Streams ActiveRecord query results instead of loading the entire result set into memory.
MIT License
Suppose you have this code:
User.find(:all).each do |user|
do_something_with(user)
end
If you have 1 million users then ActiveRecord will slurp all 1 million rows into memory. Ouch. Even low-level methods like ActiveRecord::Base.connection.select_values
suffer from this problem.
The streaming_find
plugin provides an interface allowing you to stream over the result set one-by-one, without loading everything into memory.
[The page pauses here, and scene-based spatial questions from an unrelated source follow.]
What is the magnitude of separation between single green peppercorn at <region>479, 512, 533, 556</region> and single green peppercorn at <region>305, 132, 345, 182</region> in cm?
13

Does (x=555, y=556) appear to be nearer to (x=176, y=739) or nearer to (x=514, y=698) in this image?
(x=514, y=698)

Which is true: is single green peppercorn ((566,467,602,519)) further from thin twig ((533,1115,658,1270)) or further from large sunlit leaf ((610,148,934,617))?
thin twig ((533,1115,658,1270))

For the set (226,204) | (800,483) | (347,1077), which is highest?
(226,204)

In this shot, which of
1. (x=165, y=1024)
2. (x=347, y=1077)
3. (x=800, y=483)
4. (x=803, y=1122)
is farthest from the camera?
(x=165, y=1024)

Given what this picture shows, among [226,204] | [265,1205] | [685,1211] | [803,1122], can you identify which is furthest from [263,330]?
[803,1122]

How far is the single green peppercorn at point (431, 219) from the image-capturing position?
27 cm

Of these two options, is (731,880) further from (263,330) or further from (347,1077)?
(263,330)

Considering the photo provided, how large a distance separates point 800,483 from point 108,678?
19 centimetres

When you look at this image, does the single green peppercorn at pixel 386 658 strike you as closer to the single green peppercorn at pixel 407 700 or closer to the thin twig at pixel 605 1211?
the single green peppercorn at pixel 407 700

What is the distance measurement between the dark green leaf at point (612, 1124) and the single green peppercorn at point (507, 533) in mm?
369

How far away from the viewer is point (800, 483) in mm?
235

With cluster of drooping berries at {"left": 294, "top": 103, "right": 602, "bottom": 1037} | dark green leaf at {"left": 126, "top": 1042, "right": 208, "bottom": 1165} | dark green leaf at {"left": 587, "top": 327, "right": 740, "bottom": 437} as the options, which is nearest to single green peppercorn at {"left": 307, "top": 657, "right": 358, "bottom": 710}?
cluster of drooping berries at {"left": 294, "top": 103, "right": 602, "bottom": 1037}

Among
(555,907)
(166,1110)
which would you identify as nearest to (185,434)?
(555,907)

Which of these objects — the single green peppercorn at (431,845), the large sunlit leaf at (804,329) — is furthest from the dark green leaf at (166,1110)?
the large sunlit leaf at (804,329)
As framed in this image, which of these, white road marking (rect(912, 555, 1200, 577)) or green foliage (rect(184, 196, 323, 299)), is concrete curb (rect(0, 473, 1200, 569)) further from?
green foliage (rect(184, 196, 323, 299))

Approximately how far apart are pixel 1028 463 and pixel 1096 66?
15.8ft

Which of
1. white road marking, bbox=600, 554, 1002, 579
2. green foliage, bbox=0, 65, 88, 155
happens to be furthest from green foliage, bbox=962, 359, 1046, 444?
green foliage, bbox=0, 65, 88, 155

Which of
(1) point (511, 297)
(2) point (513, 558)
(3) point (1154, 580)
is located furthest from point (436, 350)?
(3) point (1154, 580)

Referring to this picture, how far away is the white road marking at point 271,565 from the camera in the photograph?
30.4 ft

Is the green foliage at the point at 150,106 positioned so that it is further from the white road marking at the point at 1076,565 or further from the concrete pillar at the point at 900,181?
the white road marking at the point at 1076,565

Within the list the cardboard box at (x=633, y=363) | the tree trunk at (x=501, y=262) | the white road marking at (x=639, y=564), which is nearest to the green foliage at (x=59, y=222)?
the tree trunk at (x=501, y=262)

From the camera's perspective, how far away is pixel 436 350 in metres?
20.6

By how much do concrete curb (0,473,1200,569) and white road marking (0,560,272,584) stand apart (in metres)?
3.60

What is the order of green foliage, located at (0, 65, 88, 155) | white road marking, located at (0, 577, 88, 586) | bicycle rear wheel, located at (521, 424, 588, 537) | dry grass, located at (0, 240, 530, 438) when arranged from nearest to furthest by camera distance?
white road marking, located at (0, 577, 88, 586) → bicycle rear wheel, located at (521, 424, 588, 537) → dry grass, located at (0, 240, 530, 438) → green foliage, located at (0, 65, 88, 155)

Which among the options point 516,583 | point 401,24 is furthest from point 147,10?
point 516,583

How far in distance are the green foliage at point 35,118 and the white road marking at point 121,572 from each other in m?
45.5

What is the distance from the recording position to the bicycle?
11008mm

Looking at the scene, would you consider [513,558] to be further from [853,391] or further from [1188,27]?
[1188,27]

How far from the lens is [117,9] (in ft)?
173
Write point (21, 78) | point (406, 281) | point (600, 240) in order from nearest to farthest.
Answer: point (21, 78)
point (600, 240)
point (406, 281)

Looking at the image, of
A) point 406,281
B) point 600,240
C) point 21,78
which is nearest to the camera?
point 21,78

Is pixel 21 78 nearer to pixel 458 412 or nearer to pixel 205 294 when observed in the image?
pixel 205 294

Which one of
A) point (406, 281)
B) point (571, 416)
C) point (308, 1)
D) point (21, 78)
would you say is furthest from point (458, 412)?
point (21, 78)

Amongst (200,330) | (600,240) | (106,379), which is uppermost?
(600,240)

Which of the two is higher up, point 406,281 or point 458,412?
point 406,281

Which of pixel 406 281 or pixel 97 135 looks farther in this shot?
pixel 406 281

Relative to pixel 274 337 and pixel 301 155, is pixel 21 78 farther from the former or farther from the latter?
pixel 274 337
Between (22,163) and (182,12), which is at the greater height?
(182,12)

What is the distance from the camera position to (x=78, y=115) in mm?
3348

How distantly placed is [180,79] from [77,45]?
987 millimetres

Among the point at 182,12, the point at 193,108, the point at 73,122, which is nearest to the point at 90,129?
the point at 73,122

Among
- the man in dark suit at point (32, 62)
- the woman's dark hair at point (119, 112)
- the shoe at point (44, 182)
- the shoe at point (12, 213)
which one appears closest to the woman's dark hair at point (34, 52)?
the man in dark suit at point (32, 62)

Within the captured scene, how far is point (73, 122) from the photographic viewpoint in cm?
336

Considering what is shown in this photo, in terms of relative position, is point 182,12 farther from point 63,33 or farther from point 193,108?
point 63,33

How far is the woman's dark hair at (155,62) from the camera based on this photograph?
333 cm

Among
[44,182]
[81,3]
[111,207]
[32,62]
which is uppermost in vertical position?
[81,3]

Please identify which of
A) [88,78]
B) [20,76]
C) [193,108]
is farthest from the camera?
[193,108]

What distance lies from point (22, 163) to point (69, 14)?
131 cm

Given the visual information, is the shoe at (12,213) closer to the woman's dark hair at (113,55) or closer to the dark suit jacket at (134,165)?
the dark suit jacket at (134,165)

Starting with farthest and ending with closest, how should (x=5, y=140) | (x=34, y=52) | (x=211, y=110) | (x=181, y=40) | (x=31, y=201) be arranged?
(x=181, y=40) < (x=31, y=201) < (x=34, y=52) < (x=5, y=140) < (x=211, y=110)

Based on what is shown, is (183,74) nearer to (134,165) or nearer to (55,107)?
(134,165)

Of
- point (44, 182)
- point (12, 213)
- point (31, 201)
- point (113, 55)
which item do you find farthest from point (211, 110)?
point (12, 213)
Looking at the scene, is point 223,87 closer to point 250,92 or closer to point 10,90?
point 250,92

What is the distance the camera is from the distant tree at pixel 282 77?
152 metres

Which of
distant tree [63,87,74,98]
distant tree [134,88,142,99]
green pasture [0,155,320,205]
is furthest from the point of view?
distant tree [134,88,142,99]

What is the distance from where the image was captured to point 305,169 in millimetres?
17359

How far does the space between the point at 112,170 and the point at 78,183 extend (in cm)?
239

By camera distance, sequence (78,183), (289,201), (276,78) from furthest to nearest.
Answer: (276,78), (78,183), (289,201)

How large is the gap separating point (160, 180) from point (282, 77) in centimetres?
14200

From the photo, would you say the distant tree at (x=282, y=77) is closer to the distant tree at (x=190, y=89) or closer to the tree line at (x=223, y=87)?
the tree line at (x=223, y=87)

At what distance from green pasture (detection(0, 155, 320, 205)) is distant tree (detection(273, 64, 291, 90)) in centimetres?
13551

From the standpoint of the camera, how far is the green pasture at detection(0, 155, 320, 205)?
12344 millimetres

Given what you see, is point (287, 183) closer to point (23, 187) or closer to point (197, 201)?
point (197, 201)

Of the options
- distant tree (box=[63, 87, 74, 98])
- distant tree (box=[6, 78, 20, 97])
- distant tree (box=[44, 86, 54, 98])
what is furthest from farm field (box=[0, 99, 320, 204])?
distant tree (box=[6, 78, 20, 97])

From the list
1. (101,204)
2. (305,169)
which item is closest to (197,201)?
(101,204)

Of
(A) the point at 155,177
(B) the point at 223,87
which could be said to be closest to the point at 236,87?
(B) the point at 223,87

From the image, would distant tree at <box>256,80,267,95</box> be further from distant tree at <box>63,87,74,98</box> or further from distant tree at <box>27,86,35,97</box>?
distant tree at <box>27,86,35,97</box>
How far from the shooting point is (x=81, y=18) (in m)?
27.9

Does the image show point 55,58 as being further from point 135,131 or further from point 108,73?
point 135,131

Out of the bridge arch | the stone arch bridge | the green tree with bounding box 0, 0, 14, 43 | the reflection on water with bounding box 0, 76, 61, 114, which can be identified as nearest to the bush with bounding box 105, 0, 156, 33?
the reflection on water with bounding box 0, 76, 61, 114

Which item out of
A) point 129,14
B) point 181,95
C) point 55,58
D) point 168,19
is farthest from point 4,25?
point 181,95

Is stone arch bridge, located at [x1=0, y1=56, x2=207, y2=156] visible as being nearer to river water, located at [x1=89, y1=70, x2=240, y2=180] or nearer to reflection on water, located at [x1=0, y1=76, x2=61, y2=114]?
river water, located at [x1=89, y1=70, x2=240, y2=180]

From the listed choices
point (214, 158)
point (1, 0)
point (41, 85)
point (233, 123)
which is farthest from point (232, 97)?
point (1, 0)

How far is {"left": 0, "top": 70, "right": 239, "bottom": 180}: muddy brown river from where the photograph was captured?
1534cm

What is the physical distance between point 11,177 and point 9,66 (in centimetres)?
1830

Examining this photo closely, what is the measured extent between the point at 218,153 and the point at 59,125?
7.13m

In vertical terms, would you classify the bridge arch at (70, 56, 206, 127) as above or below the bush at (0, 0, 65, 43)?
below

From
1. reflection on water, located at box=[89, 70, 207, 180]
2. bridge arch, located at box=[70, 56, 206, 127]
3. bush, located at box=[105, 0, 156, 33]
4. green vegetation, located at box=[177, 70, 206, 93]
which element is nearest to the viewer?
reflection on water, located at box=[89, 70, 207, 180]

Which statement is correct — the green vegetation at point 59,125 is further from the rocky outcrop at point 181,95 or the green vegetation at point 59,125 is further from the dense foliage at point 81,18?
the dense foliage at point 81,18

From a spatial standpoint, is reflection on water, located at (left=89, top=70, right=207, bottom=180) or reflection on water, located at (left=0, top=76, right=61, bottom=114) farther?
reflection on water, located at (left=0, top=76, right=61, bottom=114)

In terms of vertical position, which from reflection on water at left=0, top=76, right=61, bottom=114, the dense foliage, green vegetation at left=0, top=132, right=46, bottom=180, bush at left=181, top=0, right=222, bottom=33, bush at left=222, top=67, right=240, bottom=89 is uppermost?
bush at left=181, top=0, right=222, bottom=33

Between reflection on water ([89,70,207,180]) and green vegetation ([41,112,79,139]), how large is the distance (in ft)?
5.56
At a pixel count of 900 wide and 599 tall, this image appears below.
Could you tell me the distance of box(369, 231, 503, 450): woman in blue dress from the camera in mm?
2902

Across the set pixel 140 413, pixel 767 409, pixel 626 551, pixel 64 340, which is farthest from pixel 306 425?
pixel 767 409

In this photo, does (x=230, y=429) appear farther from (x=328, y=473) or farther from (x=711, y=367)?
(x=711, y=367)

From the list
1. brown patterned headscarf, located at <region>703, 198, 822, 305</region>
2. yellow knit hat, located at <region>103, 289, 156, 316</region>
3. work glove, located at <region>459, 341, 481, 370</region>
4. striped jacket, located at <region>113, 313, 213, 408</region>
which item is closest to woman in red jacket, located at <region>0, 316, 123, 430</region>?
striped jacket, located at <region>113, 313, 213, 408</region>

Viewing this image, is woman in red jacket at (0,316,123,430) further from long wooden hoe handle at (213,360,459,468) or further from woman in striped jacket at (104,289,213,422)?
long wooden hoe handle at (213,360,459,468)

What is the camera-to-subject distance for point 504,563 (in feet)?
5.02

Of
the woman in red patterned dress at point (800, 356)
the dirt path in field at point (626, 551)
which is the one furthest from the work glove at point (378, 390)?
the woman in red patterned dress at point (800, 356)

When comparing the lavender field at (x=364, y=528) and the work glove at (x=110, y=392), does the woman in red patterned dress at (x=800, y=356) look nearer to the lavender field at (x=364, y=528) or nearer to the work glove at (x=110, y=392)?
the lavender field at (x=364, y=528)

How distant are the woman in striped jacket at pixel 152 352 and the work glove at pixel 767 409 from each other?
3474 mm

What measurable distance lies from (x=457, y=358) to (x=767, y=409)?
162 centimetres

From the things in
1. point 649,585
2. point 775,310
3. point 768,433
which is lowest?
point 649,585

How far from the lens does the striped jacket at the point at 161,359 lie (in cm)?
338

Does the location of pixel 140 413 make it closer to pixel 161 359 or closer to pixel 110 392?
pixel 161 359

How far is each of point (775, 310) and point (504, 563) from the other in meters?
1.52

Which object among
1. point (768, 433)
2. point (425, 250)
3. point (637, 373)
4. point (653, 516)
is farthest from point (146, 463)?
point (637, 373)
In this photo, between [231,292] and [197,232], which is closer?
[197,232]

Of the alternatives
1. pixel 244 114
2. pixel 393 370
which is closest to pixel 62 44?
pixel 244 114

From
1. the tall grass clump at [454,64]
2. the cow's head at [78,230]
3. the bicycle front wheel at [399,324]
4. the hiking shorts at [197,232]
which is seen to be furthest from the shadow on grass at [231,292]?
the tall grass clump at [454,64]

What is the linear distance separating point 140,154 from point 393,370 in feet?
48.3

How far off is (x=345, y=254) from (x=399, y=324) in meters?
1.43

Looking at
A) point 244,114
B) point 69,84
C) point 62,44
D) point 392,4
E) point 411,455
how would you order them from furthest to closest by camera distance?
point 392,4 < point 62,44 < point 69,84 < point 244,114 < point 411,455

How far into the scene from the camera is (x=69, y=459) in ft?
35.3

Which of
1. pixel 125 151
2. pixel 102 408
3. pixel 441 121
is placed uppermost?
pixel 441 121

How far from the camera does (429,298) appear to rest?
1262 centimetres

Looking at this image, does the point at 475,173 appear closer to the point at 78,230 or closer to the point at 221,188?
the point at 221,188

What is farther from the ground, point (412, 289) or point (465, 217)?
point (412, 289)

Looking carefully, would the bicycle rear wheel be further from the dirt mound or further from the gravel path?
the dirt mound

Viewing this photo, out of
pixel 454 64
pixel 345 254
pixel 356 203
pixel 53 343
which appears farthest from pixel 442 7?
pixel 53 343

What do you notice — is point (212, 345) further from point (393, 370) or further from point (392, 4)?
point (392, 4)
Pass a block to a find function and it will call the block for each result.
User.find(:all) do |user|
do_something_with(user)
end
User.find_by_sql(...) do |row|
do_something_with(row)
end
It also changes the behavior of the #each
method on associations.
# Instead of slurping all 5000 friends into memory,
# streaming_find will ensure only one is retrieved at a time.
user.friends.each do |friend|
do_something_with(friend)
end
It also modifies ActiveRecord::Base.connection.select_all
. If you pass it a block then #select_all
will call it the block for every result.
ActiveRecord::Base.connection.select_all("select * from users") do |row|
do_something_with(row)
end
find_in_batches
is pretty bad for performance. It runs the same query multiple times, each time with a different OFFSET and LIMIT. For every batch the database needs to skip over OFFSET items. find_in_batches
essentially implements a Schlemiel the Painter's algorithm.
streaming_find
doesn't do that. It executes the query once and loads the results one by one. For every row it calls the block, then discards it and moves on to the next. But see the notes below.
Only MySQL and SQLite are supported at this time. Please contribute to have more adapters supported.
Note however that even though streaming_find
does its best to load results one-by-one, the Ruby MySQL driver still loads the entire result set into memory. However this amount of memory is fairly small compared to what ActiveRecord would otherwise use, so it's still a win. We've tested this in production with queries that return tens of thousands of rows, and the system could handle it fine.